Jonathan Clark of Jonathan Clark Architects said: “The space was derelict and a great deal of work was needed to create the new restaurant – including the installation of all new services. We had to start from scratch.


“The brief for this project was to create an Asian restaurant without using any references that would normally be associated with far eastern design. Instead the food – which is fresh, light and healthy – became the starting point for the interior.

“We wanted to create a welcoming, fresh environment in keeping with the simple, homely, relaxed and informal theme of the menu. We definitely wanted to create something completely different and avoid all the Asian restaurant clichés such as dark timber and eastern motifs.”

A timber fenced and covered external terrace with planting, seating and tables for 30 covers is located at the front of the venue, which has a giant sash window frontage.

Internally, a long seating banquette runs the length of one wall of the space and continues to the outside terrace. Divided into three interconnected areas, the interior ground floor level accommodates a 30 cover restaurant, a private dining area and a dispenser bar, whilst the basement contains the kitchen, storage and staff areas and customer toilets.
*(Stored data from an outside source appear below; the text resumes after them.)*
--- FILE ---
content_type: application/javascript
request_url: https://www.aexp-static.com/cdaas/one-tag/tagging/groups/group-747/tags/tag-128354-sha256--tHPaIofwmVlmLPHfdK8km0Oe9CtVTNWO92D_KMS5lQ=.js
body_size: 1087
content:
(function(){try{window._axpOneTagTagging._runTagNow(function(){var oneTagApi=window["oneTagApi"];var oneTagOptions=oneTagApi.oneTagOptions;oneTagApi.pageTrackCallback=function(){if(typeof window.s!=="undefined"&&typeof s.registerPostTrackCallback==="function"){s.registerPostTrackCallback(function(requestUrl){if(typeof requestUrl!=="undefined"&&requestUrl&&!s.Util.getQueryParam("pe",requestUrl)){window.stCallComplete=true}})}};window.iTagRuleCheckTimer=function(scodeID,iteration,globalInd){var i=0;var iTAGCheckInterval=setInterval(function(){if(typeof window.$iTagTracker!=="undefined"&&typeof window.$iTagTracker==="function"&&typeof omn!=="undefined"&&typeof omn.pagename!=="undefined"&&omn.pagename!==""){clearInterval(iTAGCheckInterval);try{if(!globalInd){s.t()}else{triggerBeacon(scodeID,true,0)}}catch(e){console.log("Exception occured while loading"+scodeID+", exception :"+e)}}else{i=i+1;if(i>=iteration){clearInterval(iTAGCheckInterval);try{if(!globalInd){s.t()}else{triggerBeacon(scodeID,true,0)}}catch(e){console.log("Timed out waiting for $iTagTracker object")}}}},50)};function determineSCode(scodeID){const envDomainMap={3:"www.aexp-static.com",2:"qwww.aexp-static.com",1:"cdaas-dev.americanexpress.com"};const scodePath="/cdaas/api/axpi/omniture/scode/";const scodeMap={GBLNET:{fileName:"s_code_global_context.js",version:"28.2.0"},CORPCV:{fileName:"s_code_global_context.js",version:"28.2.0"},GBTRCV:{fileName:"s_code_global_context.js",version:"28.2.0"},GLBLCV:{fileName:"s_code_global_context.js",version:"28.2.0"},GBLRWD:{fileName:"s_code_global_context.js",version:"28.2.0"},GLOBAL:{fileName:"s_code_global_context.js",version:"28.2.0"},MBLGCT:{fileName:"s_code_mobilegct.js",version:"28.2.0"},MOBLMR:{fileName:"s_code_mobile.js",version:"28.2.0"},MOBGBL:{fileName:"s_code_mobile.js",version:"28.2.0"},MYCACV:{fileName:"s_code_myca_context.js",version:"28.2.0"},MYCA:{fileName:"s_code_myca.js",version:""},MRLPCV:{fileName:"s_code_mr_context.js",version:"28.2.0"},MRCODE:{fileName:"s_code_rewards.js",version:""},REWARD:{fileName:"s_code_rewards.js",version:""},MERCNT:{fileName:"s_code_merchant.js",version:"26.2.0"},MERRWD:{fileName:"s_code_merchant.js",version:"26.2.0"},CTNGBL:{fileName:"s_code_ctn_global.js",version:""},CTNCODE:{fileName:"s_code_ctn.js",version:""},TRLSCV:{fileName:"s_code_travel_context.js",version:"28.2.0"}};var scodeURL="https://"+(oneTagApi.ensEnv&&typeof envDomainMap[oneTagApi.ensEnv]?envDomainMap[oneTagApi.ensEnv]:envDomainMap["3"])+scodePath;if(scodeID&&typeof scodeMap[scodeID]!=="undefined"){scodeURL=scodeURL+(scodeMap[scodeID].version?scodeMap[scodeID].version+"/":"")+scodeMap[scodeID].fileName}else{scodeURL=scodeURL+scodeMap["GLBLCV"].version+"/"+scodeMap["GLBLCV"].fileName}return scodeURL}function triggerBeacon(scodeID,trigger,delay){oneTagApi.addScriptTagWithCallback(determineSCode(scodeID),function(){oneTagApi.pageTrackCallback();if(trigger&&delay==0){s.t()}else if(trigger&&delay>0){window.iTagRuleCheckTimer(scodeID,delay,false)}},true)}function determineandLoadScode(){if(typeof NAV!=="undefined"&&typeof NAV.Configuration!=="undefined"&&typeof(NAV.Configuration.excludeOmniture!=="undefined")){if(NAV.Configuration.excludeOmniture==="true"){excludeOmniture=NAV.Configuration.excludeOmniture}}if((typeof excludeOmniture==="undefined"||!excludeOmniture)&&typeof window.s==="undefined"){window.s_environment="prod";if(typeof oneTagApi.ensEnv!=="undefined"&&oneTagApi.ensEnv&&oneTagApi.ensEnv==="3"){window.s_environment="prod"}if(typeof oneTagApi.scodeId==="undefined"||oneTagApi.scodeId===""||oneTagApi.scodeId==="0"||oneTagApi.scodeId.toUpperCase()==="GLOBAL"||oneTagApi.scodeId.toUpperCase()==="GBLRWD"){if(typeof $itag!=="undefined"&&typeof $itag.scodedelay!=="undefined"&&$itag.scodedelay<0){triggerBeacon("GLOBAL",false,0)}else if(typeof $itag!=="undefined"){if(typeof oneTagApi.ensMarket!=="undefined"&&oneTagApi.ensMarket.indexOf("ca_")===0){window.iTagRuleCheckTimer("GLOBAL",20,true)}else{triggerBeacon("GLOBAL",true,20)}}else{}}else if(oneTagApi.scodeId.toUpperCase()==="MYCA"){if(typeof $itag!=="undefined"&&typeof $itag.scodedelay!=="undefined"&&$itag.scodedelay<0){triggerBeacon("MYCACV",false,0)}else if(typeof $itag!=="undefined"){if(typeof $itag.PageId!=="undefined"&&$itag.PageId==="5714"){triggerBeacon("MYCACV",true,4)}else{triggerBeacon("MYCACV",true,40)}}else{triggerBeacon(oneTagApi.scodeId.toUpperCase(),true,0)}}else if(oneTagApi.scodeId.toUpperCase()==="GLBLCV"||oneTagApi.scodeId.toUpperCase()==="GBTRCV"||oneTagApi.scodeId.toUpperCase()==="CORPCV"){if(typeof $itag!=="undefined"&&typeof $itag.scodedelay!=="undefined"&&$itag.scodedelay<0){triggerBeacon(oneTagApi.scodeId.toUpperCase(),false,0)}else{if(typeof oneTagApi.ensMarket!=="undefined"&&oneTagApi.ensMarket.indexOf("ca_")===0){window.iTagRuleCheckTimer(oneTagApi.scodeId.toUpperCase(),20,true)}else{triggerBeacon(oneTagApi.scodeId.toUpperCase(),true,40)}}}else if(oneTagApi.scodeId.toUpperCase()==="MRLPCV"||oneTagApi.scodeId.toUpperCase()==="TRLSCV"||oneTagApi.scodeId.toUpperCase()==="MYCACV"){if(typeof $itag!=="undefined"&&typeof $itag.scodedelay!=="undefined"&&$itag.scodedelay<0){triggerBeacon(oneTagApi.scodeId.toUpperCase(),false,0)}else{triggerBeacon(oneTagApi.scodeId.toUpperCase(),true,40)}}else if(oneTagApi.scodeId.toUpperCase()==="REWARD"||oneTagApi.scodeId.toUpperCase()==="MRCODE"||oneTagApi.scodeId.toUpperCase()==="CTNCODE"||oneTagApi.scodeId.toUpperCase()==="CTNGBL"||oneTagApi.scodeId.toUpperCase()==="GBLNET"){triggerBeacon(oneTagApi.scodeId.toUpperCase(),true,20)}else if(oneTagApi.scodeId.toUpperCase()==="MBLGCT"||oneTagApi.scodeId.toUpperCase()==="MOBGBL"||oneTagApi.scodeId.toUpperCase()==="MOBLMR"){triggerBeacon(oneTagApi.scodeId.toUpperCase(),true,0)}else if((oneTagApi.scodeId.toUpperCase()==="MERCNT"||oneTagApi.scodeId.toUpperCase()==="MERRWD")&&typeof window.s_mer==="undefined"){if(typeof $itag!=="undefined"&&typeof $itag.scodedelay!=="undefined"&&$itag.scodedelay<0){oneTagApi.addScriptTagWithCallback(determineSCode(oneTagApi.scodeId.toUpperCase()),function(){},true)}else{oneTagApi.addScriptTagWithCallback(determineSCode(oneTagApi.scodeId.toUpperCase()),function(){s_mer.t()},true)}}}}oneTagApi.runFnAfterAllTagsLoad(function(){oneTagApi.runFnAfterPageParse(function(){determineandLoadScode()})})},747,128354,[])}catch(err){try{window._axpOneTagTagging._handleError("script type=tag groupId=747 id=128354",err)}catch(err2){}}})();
The ground floor features a design palette including natural limed oak, soft tones of blue, contemporary art and a ‘hanging garden’ of pendant lights over the dispense bar, each filled with cascading indoor exotic plants which add an organic and natural feel to the space.

Within the main restaurant, coloured infill panels in shades of blue and contrasting deep brown add more separation where required, and although the colour combination sounds unusual, it works well combined with the distressed limed oak flooring and banquettes.

The defining feature of the interior space is a lattice structure made from limed wood, which fulfils several purposes. In the bar area it is used for shelving and display and also as screening for the courtyard to the rear, as well as providing separation to the venue’s corridor and front seating area.

The menu includes small plates ranging from lettuce wraps of Mongolian lamb or chicken, to crispy shiitake and water-chestnut wontons, classic hot-and-sour Szechuan soup, Peninsula Malay lamb curry and grilled fish kampong with galangal.

Graham Rebak said: “I have long admired the quality and consistency of Michael’s offering and initially encountered ULI as a regular customer. I am thrilled that we were able to reposition the restaurant in a more central location and our partnership now presents a very exciting opportunity to establish ULI as a brand representing healthy, honest and simple Asian food.”

Michael Lim said: “ULI encapsulates the very best of Oriental cuisine and I am thrilled that at our new location we’ll are able to continue offering our loyal customers food prepared using traditional Chinese, Malay, Thai and Singaporean disciplines.”

Challenges of the project included having to deal with water leaks, damp issues and the installation of electricity and gas into the space.

“Apart from this the project went extremely well and the restaurant looks lovely,” said Jonathan Clark.

The works commenced on site in mid-February and the venue opened approximately four months later.